Thousands of Japanese people -- some as young as nine -- forcibly sterilised under now-defunct eugenics laws, will receive government compensation after lawmakers passed historic legislation on Wednesday.
Following the unanimous vote, Prime Minister Shinzo Abe voiced "sincere regret" and said the government "apologised wholeheartedly" over the notorious policy.
Some 16,500 mentally disabled people were sterilised without their consent under the law that remained in force until 1996, according to health ministry data.
Each victim will receive 3.2 million yen (USD 29,000) under the measures passed on Wednesday -- an amount derided by campaigners as "failing to meet the seriousness" of the damage suffered.
The issue hit the headlines last year after a Japanese woman, now in her 60s, sued the government over a sterilisation operation carried out in 1972 after she was diagnosed with a mental disability.
Lawyers and campaigners have long criticised the government and parliament for failing to compensate victims long after the eugenics law was abandoned in 1996. About 20 victims have so far filed lawsuits across the country seeking compensation of up to 38 million yen.

Required work:
Transcribe the part of the article on Japan's compensation for forced sterilizations that opens with the words containing "The issue hit" and closes with "38 million yen.". The lines after this point come from a different source than the article.

Records:
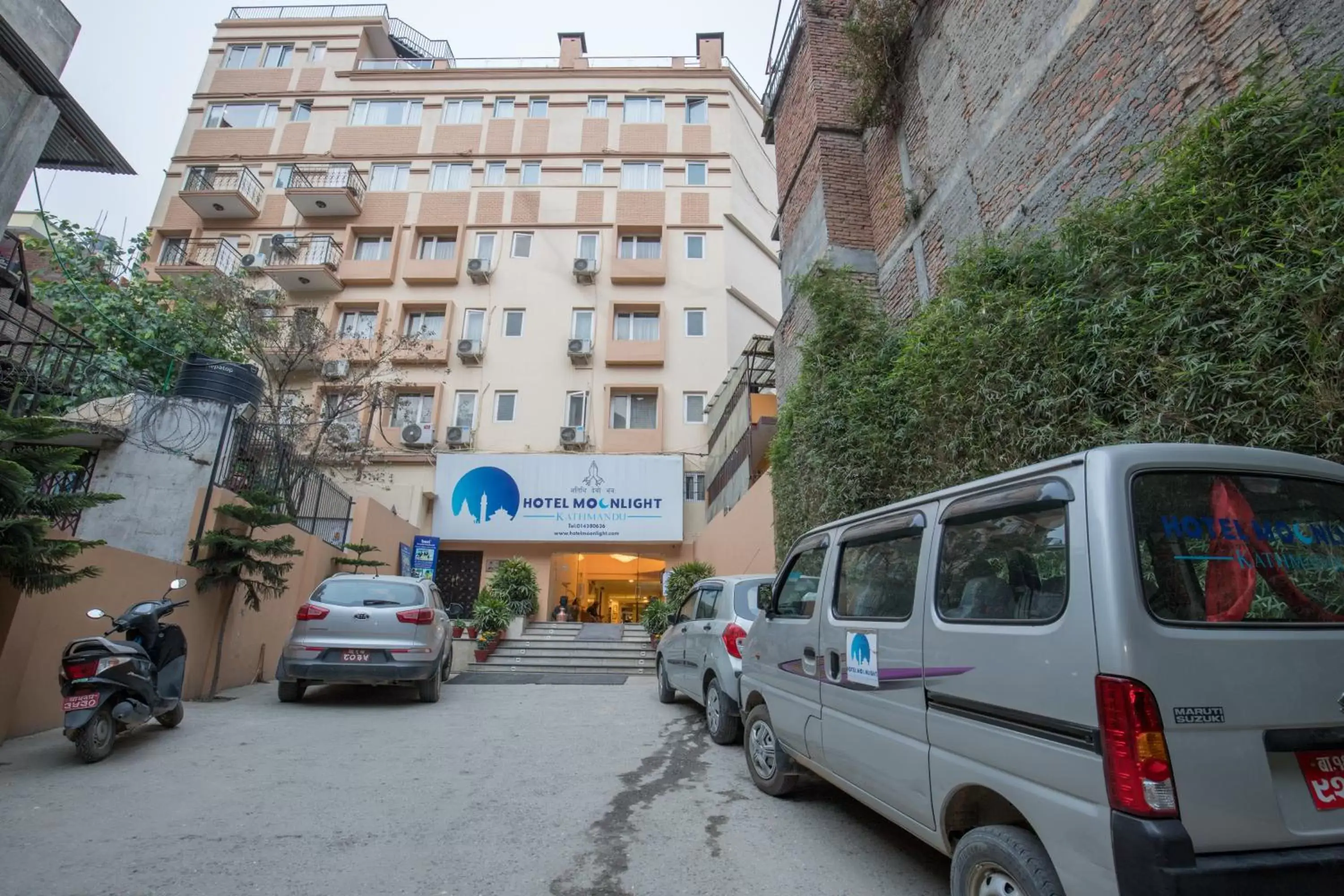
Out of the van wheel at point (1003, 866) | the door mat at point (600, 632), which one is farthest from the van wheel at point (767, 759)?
==
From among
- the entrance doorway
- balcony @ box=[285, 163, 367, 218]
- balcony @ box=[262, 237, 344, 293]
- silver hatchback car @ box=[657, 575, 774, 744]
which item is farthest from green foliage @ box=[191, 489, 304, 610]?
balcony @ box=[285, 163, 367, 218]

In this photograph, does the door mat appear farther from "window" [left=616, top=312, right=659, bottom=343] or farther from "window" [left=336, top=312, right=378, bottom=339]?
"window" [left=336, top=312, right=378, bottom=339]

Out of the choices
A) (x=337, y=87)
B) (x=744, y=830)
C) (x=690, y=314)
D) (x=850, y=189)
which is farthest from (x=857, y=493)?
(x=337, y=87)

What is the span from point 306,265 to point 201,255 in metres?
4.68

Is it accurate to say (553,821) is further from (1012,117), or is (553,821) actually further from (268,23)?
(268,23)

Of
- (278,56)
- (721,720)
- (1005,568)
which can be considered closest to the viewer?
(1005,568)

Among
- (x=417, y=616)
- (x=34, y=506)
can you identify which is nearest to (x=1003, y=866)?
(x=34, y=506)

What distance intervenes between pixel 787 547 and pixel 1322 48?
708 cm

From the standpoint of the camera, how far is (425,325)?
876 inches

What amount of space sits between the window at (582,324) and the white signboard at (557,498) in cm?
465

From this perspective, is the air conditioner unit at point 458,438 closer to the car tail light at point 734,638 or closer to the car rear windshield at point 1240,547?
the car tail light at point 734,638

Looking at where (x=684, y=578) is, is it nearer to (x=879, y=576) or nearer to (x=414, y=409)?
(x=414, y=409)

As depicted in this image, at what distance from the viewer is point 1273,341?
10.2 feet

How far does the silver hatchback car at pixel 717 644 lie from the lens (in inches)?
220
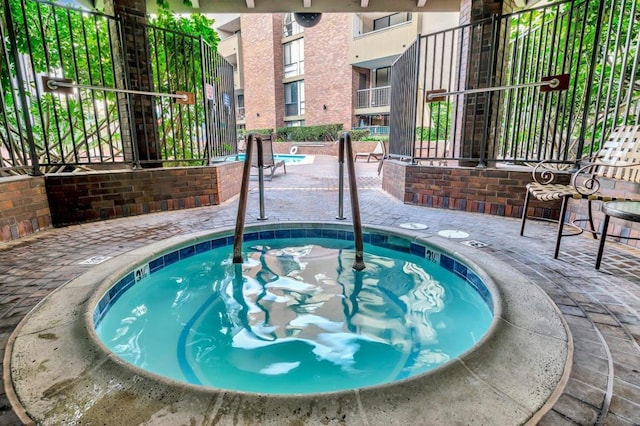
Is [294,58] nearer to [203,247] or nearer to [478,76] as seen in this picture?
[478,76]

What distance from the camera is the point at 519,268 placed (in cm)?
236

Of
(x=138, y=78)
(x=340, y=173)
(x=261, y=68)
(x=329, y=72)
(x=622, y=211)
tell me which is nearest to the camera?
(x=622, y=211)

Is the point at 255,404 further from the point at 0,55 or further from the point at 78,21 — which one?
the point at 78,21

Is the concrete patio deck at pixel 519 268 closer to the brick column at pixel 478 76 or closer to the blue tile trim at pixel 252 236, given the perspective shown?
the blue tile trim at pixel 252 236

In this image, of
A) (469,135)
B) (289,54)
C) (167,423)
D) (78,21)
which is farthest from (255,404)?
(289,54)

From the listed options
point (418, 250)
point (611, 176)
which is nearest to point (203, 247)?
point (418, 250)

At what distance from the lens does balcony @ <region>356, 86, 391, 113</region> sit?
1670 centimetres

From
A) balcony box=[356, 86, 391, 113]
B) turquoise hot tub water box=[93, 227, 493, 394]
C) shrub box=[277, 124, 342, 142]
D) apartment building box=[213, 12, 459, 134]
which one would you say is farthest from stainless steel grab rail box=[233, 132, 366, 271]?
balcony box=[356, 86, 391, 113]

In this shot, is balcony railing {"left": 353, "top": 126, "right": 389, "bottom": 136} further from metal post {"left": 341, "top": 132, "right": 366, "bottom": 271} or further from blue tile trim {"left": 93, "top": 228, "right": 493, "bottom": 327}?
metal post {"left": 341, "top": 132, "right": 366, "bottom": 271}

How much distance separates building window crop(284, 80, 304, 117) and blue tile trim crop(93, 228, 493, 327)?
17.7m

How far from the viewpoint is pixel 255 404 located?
...
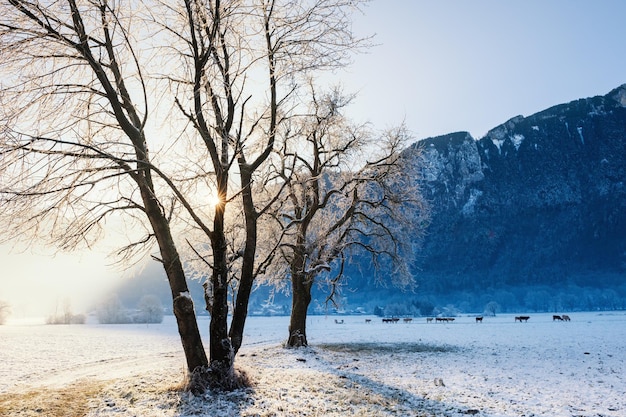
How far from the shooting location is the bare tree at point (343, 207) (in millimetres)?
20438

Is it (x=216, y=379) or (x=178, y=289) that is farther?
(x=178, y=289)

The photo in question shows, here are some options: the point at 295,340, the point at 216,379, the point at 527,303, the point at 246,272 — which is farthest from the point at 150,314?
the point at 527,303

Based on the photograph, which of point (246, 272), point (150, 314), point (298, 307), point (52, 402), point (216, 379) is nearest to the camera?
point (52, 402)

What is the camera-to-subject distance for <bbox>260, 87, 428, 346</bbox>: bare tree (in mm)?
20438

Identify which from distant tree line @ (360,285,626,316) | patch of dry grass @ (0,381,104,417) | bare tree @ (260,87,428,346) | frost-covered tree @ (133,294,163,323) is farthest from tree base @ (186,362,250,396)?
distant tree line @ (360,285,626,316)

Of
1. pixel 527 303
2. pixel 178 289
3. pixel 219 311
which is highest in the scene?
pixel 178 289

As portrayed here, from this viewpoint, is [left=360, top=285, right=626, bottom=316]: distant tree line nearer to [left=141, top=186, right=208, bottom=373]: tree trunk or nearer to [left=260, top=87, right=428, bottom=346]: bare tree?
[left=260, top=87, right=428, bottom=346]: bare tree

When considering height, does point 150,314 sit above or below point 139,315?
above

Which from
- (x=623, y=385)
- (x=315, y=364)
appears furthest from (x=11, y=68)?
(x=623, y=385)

Task result:
The issue hit the headlines last year after a Japanese woman, now in her 60s, sued the government over a sterilisation operation carried out in 1972 after she was diagnosed with a mental disability.
Lawyers and campaigners have long criticised the government and parliament for failing to compensate victims long after the eugenics law was abandoned in 1996. About 20 victims have so far filed lawsuits across the country seeking compensation of up to 38 million yen.